Excerpt to read
** start **

BBP, could you write one with 1 thermister instead of the pressure sensor and the thermister? If you want to replicate a standard TXV, one would be enough, no?

I looked on the Fujitsu circuit diagrams and do not see a pressure sensor anywhere, just numerous thermisters. As they are just plug in to the board, I don't know if one or two (or three) are used to control the EEV
Here's the catch: the OEM's run their units in test labs for hours and hours with pressure and temperature sensors wired into every part of everywhere and collect volumes of ultra-precise data logs. Even the "basic" capillary tube regulated models are treated this way. These plethora of sensors have no control over the events that transpire in the (torture) testing chamber: they are there as witnesses. The units are put through their paces with eyes on every variable that can be measured.

After a certain amount of testing has transpired, the log data is analyzed. What happens next depends on what type of control system the unit employs.

With a primarily mechanical control system, not a whole lot can be changed beyond tweaking offset adjustments or system component configuration. Due to the static, predictable nature of cap tubes and txv's, they are a "set-it-and-forget-it" type of device.

With the new, variable speed compressor and electronic expansion valve driven systems, this is no longer the case. The control board on these devices has been put through countless hours, months, and years of torture testing, both simulated and real, before a single production unit is released.

** end **

Data records
** start **

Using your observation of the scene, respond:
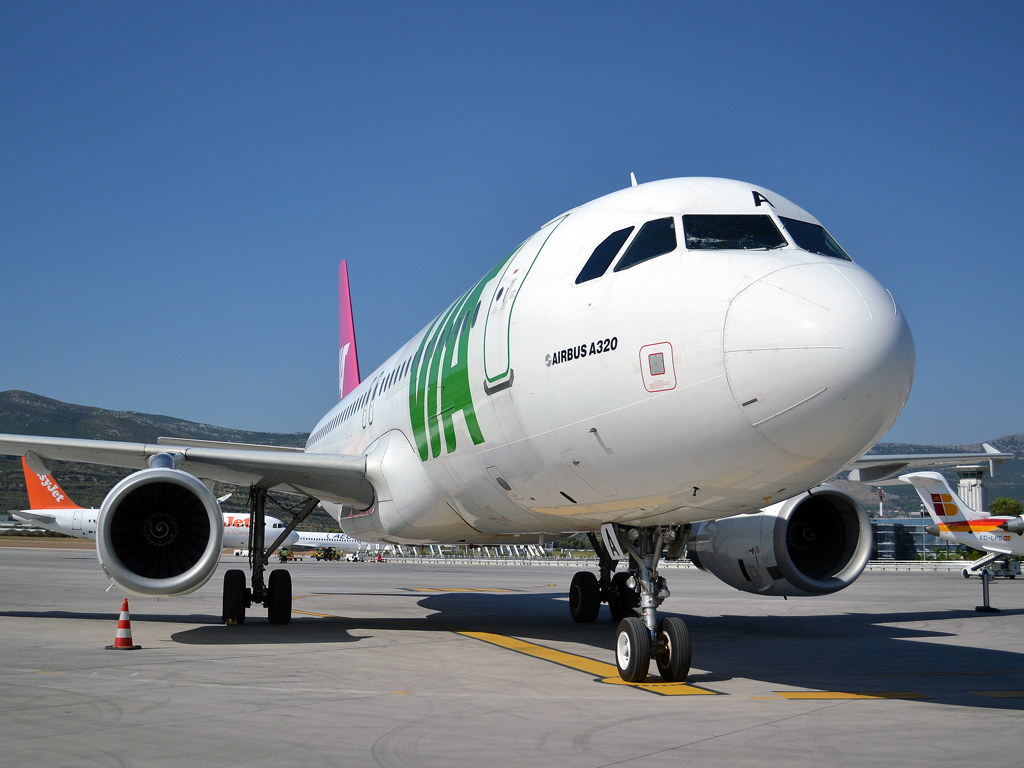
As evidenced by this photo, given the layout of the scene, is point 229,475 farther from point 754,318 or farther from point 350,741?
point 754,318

** end **
** start **

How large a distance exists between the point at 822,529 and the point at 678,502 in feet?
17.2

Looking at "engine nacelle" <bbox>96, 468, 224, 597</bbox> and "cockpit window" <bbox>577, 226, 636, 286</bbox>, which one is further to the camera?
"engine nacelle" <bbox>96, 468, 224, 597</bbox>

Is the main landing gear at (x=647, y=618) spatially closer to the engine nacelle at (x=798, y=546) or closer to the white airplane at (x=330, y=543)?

** end **

What to work on
Rewrite everything in the HVAC forum excerpt from "With a primarily" down to "unit is released.", changing "cap tubes" to "capillary tubes".

Solution to the problem
With a primarily mechanical control system, not a whole lot can be changed beyond tweaking offset adjustments or system component configuration. Due to the static, predictable nature of capillary tubes and txv's, they are a "set-it-and-forget-it" type of device.

With the new, variable speed compressor and electronic expansion valve driven systems, this is no longer the case. The control board on these devices has been put through countless hours, months, and years of torture testing, both simulated and real, before a single production unit is released.